Questions and Answers
This came up under Australian questions.
We don't have Wal Mart.
Some radio stations have free advertising where people ring in on Saturday morning offering their stuff cheap. 2LM Lismore does this.
The For Sale section of your news paper either purchased or throw away.
Ring your local golf club and see if any of the retired members has a set for sale.
Google and see if there is a set on Ebay – be very sure that they are genuinely in Australia and are not a fraud if you decide to buy this way.
Talk to friends – someone may be buying a better set and want to shed their beginners set. You could get a good cheap set that way too.
Grab a copy of a Golf magazine from a newsagents. They may have second hand clubs for sale in them.
These are some sets for sale on Ebay. I think that they are shockingly expensive. You can do just as well or better for new ones at Kmart. Go and have a look and compare before you part with you dollars.
This is a start.
After some new clubs – Mizuno's in particular. What do you think about these clubs?
They usually sell for about $1000 Australian dollars. These ones are only $120 US currently with only less than an hour to go.
I would need to re-shaft a club (or maybe just not worry about it).
Any advice would be appreciated BIG TIME……
Considering condition…. A broken shaft and groove wear on the scoring clubs…I'd say they were a bit pricey. The broken shaft makes one wonder about how they were treated in general.
I am an 8 handicap high school golfer and i am trying to decide between three putters, a mizuno bettinardi bc2, a scotty cameron studio stainless laguna 2.5, and an original scotty cameron TEI3 terrylium sante fe, which i would need to send to the custom shop. I already own the last two, but i have offers from people to purchase them, and could get a bettinardi pretty cheap, any suggestions? Thanks.
First, although flippant, it doesn't matter. They are all engineered beyond your ability to play the game.

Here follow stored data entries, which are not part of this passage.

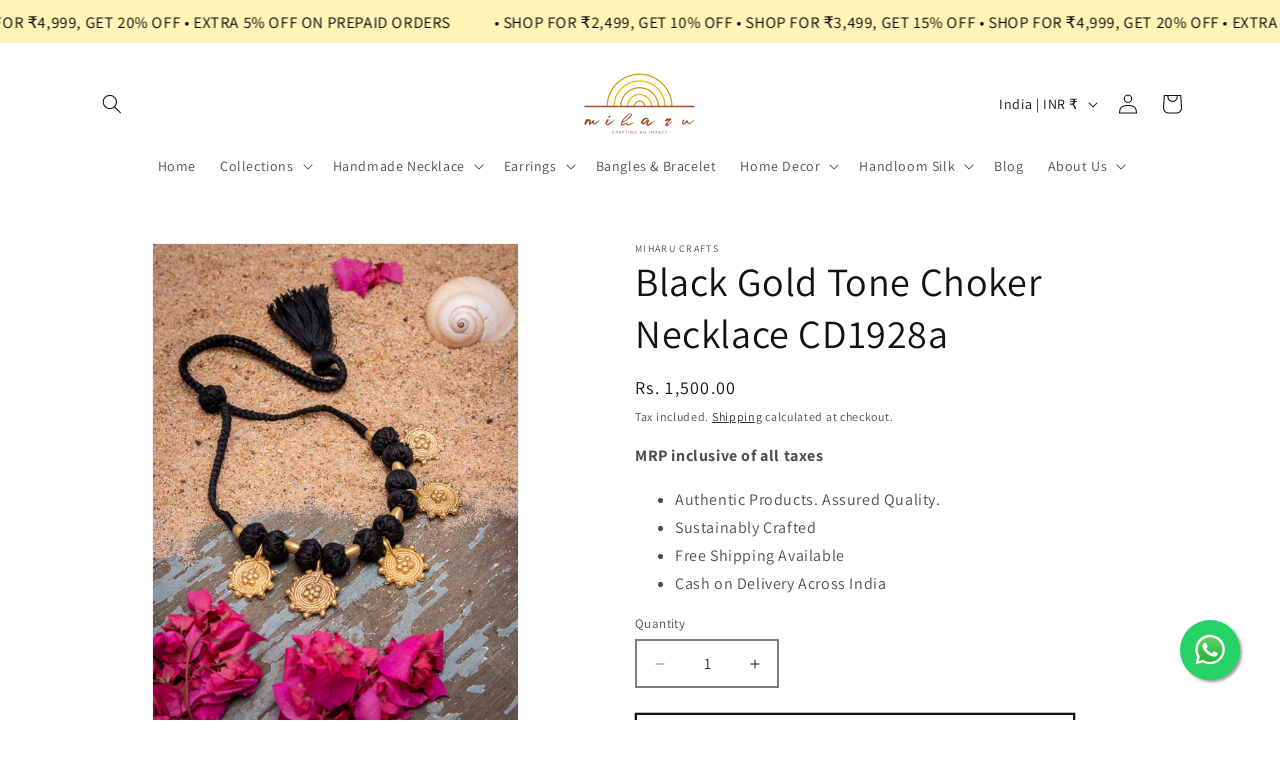

--- FILE ---
content_type: text/html; charset=utf-8
request_url: https://www.google.com/recaptcha/api2/aframe
body_size: 268
content:
<!DOCTYPE HTML><html><head><meta http-equiv="content-type" content="text/html; charset=UTF-8"></head><body><script nonce="HUYnFKcIFI9LyvZnD2-lYw">/** Anti-fraud and anti-abuse applications only. See google.com/recaptcha */ try{var clients={'sodar':'https://pagead2.googlesyndication.com/pagead/sodar?'};window.addEventListener("message",function(a){try{if(a.source===window.parent){var b=JSON.parse(a.data);var c=clients[b['id']];if(c){var d=document.createElement('img');d.src=c+b['params']+'&rc='+(localStorage.getItem("rc::a")?sessionStorage.getItem("rc::b"):"");window.document.body.appendChild(d);sessionStorage.setItem("rc::e",parseInt(sessionStorage.getItem("rc::e")||0)+1);localStorage.setItem("rc::h",'1769032012906');}}}catch(b){}});window.parent.postMessage("_grecaptcha_ready", "*");}catch(b){}</script></body></html>

--- FILE ---
content_type: text/javascript
request_url: https://www.miharu.in/cdn/shop/t/11/assets/magnify.js?v=137710018090829782941758691315
body_size: -154
content:
function createOverlay(image){const overlayImage=document.createElement("img");return overlayImage.setAttribute("src",`${image.src}`),overlay=document.createElement("div"),prepareOverlay(overlay,overlayImage),image.style.opacity="50%",toggleLoadingSpinner(image),overlayImage.onload=()=>{toggleLoadingSpinner(image),image.parentElement.insertBefore(overlay,image),image.style.opacity="100%"},overlay}function prepareOverlay(container,image){container.setAttribute("class","image-magnify-full-size"),container.setAttribute("aria-hidden","true"),container.style.backgroundImage=`url('${image.src}')`,container.style.backgroundColor="var(--gradient-background)"}function toggleLoadingSpinner(image){image.parentElement.parentElement.querySelector(".loading__spinner").classList.toggle("hidden")}function moveWithHover(image,event,zoomRatio){const ratio=image.height/image.width,container=event.target.getBoundingClientRect(),xPosition=event.clientX-container.left,yPosition=event.clientY-container.top,xPercent=`${xPosition/(image.clientWidth/100)}%`,yPercent=`${yPosition/(image.clientWidth*ratio/100)}%`;overlay.style.backgroundPosition=`${xPercent} ${yPercent}`,overlay.style.backgroundSize=`${image.width*zoomRatio}px`}function magnify(image,zoomRatio){const overlay2=createOverlay(image);overlay2.onclick=()=>overlay2.remove(),overlay2.onmousemove=event=>moveWithHover(image,event,zoomRatio),overlay2.onmouseleave=()=>overlay2.remove()}function enableZoomOnHover(zoomRatio){document.querySelectorAll(".image-magnify-hover").forEach(image=>{image.onclick=event=>{magnify(image,zoomRatio),moveWithHover(image,event,zoomRatio)}})}enableZoomOnHover(2);
//# sourceMappingURL=/cdn/shop/t/11/assets/magnify.js.map?v=137710018090829782941758691315
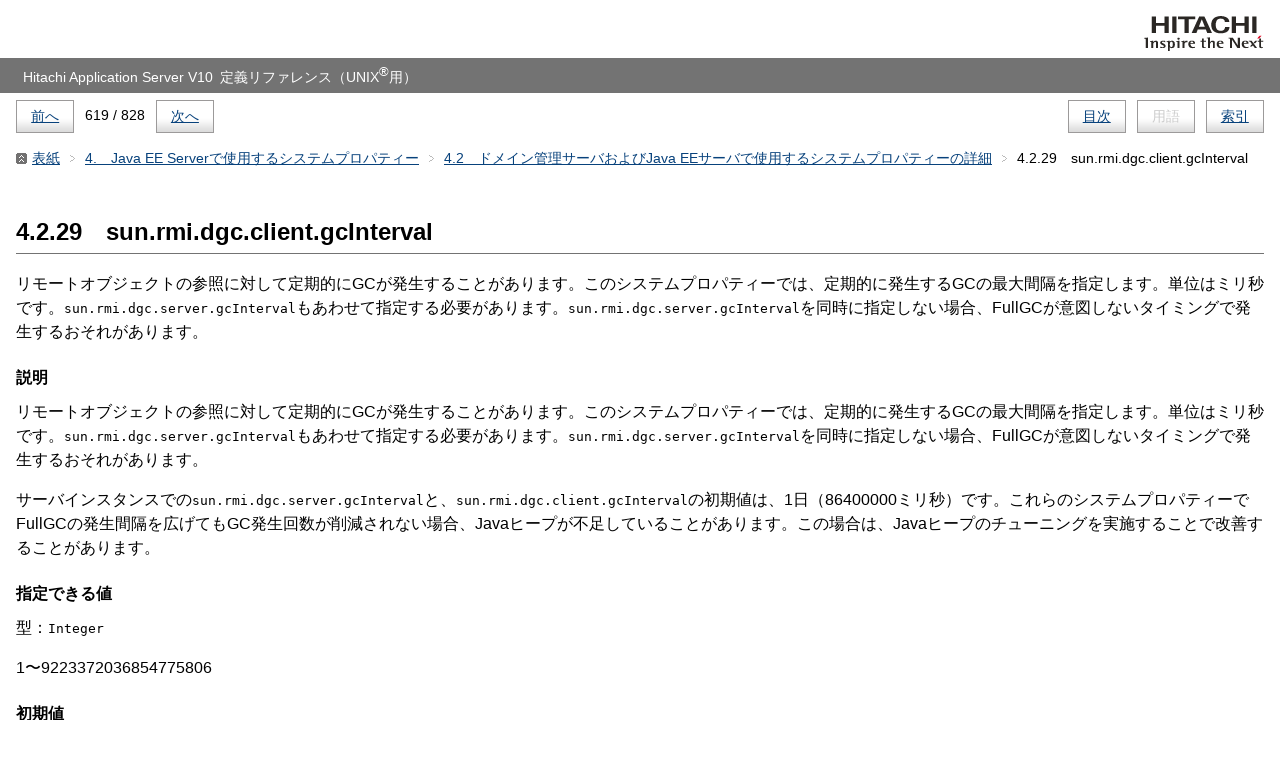

--- FILE ---
content_type: text/html
request_url: https://itpfdoc.hitachi.co.jp/manuals/link/has_v101101/0342130D/0618.HTM
body_size: 6178
content:
<?xml version="1.0" encoding="UTF-8"?>
<!DOCTYPE html
  PUBLIC "-//W3C//DTD XHTML 1.0 Transitional//EN" "http://www.w3.org/TR/xhtml1/DTD/xhtml1-transitional.dtd">
<html xmlns="http://www.w3.org/1999/xhtml" lang="ja-jp" xml:lang="ja-jp">
<head><meta http-equiv="Content-Type" content="text/html; charset=UTF-8" />

<meta http-equiv="X-UA-Compatible" content="IE=edge" />
<title>4.2.29　sun.rmi.dgc.client.gcInterval :  Hitachi Application Server V10 定義リファレンス（UNIX®用）</title>
<link rel="stylesheet" href="SCREEN.CSS" type="text/css" />
<!--[if lte ie 7]><link rel="stylesheet" href="./LEGACY.CSS" type="text/css" /><![endif]-->
<link rel="contents" href="0001.HTM" />
<link rel="index" href="0826.HTM" />
<link rel="start" href="INDEX.HTM" />
<link rel="prev" href="0617.HTM" />
<link rel="next" href="0619.HTM" />
</head>
<body id="_" class="sect2">

<div class="header"><p class="brand"><img alt="Hitachi" src="GRAPHICS/LOGO.GIF" /></p><p class="title">  Hitachi Application Server V10 定義リファレンス<span class="ph">（<span class="tm.reg">UNIX<sup>®</sup></span>用）</span></p><div class="nav"><ul class="landmarks"><li><p><a rel="contents" href="0001.HTM">目次</a></p></li>
<li><p><span>用語</span></p></li>
<li><p><a rel="index" href="0826.HTM">索引</a></p></li>
</ul><ul class="linear"><li><p><a rel="prev" href="0617.HTM" title="4.2.28　JMX_SYSTEM_CONNECTOR_PORT">前へ</a></p></li>
<li class="nombre"><p>619 / 828</p></li>
<li><p><a rel="next" href="0619.HTM" title="4.2.30　sun.rmi.dgc.server.gcInterval">次へ</a></p></li>
</ul></div><ul class="path"><li><p><a title="Hitachi Application Server V10" href="INDEX.HTM" rel="start">表紙</a></p></li>
<li><p><a href="0587.HTM">4.　Java EE<span class="ph"> Server</span>で使用するシステムプロパティー</a></p></li>
<li><p><a href="0589.HTM">4.2　<span class="ph"><span class="ph">ドメイン管理サーバおよびJava EEサーバ</span>で使用するシステムプロパティーの詳細</span></a></p></li>
<li><p>4.2.29　sun.rmi.dgc.client.gcInterval</p></li>
</ul>
</div>

<hr />
<div class="main reference">
    <h1 class="title">4.2.29　sun.rmi.dgc.client.gcInterval</h1>
    
    
    <p class="shortdesc">リモートオブジェクトの参照に対して定期的にGCが発生することがあります。このシステムプロパティーでは、定期的に発生するGCの最大間隔を指定します。単位はミリ秒です。<tt class="codeph">sun.rmi.dgc.server.gcInterval</tt>もあわせて指定する必要があります。<tt class="codeph">sun.rmi.dgc.server.gcInterval</tt><span class="ph">を同時に指定しない場合、FullGCが意図しないタイミングで発生するおそれがあります。</span></p>

        <div class="section" id="d70e122440"><p class="bridgehead title"><strong>説明</strong></p>
            
            <p class="p">リモートオブジェクトの参照に対して定期的にGCが発生することがあります。このシステムプロパティーでは、定期的に発生するGCの最大間隔を指定します。単位はミリ秒です。<tt class="codeph">sun.rmi.dgc.server.gcInterval</tt>もあわせて指定する必要があります。<tt class="codeph">sun.rmi.dgc.server.gcInterval</tt><span class="ph">を同時に指定しない場合、FullGCが意図しないタイミングで発生するおそれがあります。</span></p>

            <p class="p">サーバインスタンスでの<tt class="codeph">sun.rmi.dgc.server.gcInterval</tt>と、<tt class="codeph">sun.rmi.dgc.client.gcInterval</tt>の<span class="ph">初期</span>値は、1日（86400000ミリ秒）です。これらのシステムプロパティーでFullGCの発生間隔を広げてもGC発生回数が削減されない場合、Javaヒープが不足していることがあります。この場合は、Javaヒープのチューニングを実施することで改善することがあります。</p>

        </div>

        <div class="section" id="d70e122468"><p class="bridgehead title"><strong>指定できる値</strong></p>
            
            <p class="p">型：<tt class="codeph">Integer</tt></p>

            <p class="p">1〜9223372036854775806</p>

        </div>

        <div class="section" id="d70e122482"><p class="bridgehead title"><strong>初期値</strong></p>
            
            <p class="p"><tt class="codeph">86400000</tt></p>

        </div>

        <div class="section" id="d70e122492"><p class="bridgehead title"><strong>デフォルト値</strong></p>
            
            <dl class="dl">
                
                    <dt class="dt dlterm" id="d70e122499">定義項目の省略</dt>

                    <dd class="dd">
                        <p class="p"><tt class="codeph">3600000</tt></p>

                    </dd>

                
            </dl>

        </div>

        <div class="example" id="d70e122514"><p class="bridgehead title"><strong>記述例</strong></p>
            
            <pre class="pre codeblock" id="d70e122519">asadmin&gt; create-system-properties --target instance1 
sun.rmi.dgc.client.gcInterval=43200000</pre>

        </div>

        <div class="section" id="d70e122524"><p class="bridgehead title"><strong>注意事項</strong></p>
            
            <p class="p">Java EEサーバで使用するシステムプロパティーです。</p>

        </div>

    


<p class="nav"><span><a href="#_">ページの先頭へ</a></span></p>
</div>
<hr />

<div class="footer">
<div class="nav"><ul class="landmarks"><li><p><a rel="contents" href="0001.HTM">目次</a></p></li>
<li><p><span>用語</span></p></li>
<li><p><a rel="index" href="0826.HTM">索引</a></p></li>
</ul><ul class="linear"><li><p><a rel="prev" href="0617.HTM" title="4.2.28　JMX_SYSTEM_CONNECTOR_PORT">前へ</a></p></li>
<li class="nombre"><p>619 / 828</p></li>
<li><p><a rel="next" href="0619.HTM" title="4.2.30　sun.rmi.dgc.server.gcInterval">次へ</a></p></li>
</ul></div>
<div class="contentinfo">
<ul>
<li><p><a href="0002.HTM#d70e9024">商品名称に関する表示</a></p></li>
<li><p><a href="0827.HTM">マニュアル発行元</a></p></li></ul>
<div class="copyright">
<p>Copyright (C) 2014,
                    2017, Hitachi, Ltd.</p>
<p>Copyright (C) 2013, Oracle and/or its affiliates. All rights reserved.</p>
</div>
</div>
</div>

</body>
</html>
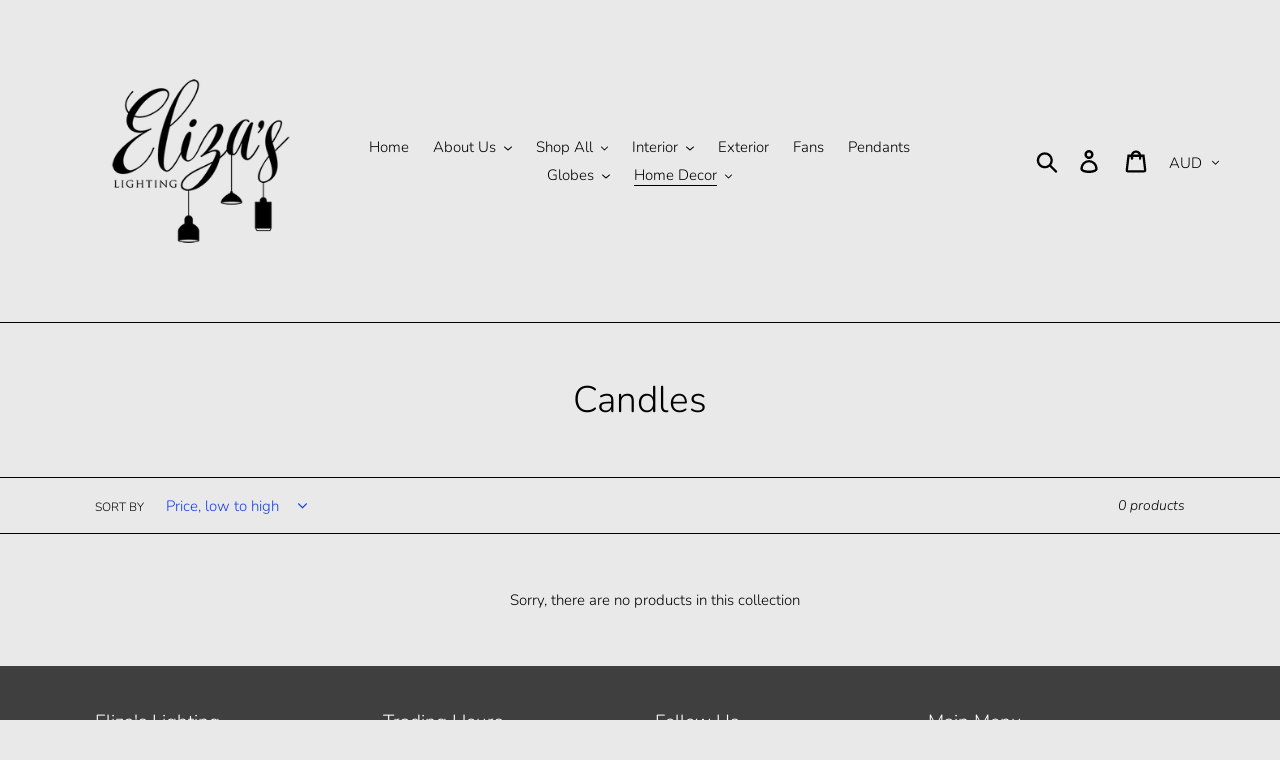

--- FILE ---
content_type: text/plain
request_url: https://www.google-analytics.com/j/collect?v=1&_v=j102&a=475058838&t=pageview&_s=1&dl=https%3A%2F%2Felizaslighting.com.au%2Fcollections%2Fcandles&ul=en-us%40posix&dt=Candles%20%E2%80%93%20Eliza%27s%20Lighting&sr=1280x720&vp=1280x720&_u=YEBAAEABAAAAACAAI~&jid=1559481045&gjid=1632761923&cid=1987500838.1762096997&tid=UA-127884358-1&_gid=549780297.1762096997&_r=1&_slc=1&gtm=45He5at1n815GZBDVNv810110802za200zd810110802&gcd=13l3l3l3l1l1&dma=0&tag_exp=101509157~103116026~103200004~103233427~104527907~104528501~104684208~104684211~104948813~115480710~115583767~115938465~115938469~116217636~116217638~116253087~116253089~116254369&z=1084717718
body_size: -452
content:
2,cG-PQFQZYFV6G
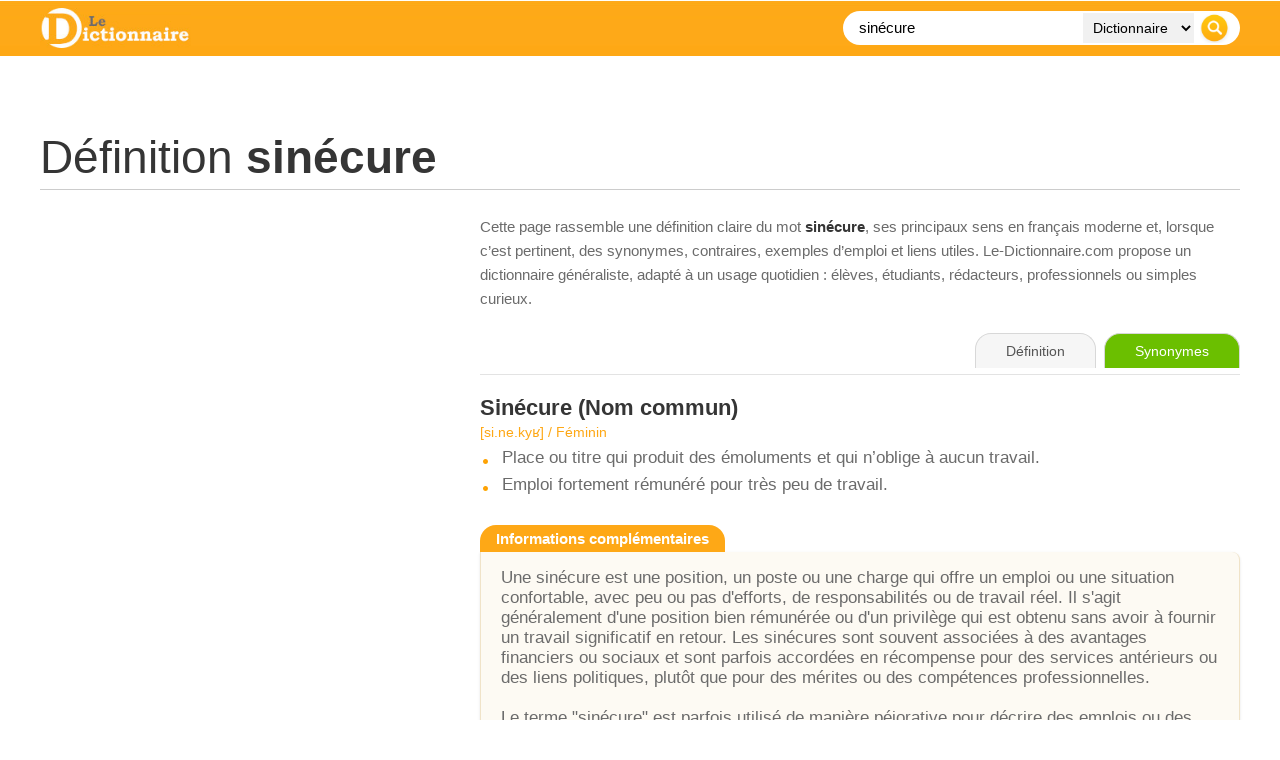

--- FILE ---
content_type: text/html; charset=utf-8
request_url: https://www.google.com/recaptcha/api2/aframe
body_size: 259
content:
<!DOCTYPE HTML><html><head><meta http-equiv="content-type" content="text/html; charset=UTF-8"></head><body><script nonce="psSjQCyUOM8SOSDSsH4Tkw">/** Anti-fraud and anti-abuse applications only. See google.com/recaptcha */ try{var clients={'sodar':'https://pagead2.googlesyndication.com/pagead/sodar?'};window.addEventListener("message",function(a){try{if(a.source===window.parent){var b=JSON.parse(a.data);var c=clients[b['id']];if(c){var d=document.createElement('img');d.src=c+b['params']+'&rc='+(localStorage.getItem("rc::a")?sessionStorage.getItem("rc::b"):"");window.document.body.appendChild(d);sessionStorage.setItem("rc::e",parseInt(sessionStorage.getItem("rc::e")||0)+1);localStorage.setItem("rc::h",'1769572055053');}}}catch(b){}});window.parent.postMessage("_grecaptcha_ready", "*");}catch(b){}</script></body></html>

However, the more serious answer is that there are probably no objective things that you can use to measure the "quality" of a putter.
Some of the best golfers in history have used the most beat-up, run down putters you can imagine. A little research into professional putting history will demonstrate this. Ben Crenshaw, who won the Masters twice comes to mind, from his wikipedia entry:
Crenshaw is widely regarded as one of the best putters in golf history. His instructor growing up, Harvey Penick, taught him a smooth, effortless stroke on the greens, which allowed him to master even the speediest of greens — including those at Augusta National Golf Club. In winning the Masters in 1995 (a victory that came a week after Penick's death), "Gentle Ben" did not record a single three-putt during the tournament.
His putter is nicknamed "Little Ben"… The same Wilson 8802 he's had for 45 years. It cost $20
Here is his Hall of Fame entry that talks about this:
Botton line, it ain't the club!
The key, is to have a club that works in YOUR hands. I suspect that Crenshaw would have been fabulous with ANY putter!
I recently had the privilege of watching the Australian National Amateur Champ put. It was astonishing to watch the amount of touch she had! I watched her put down 10 twenty foot puts in a row.
At any rate, have fun, and enjoy the putter you choose!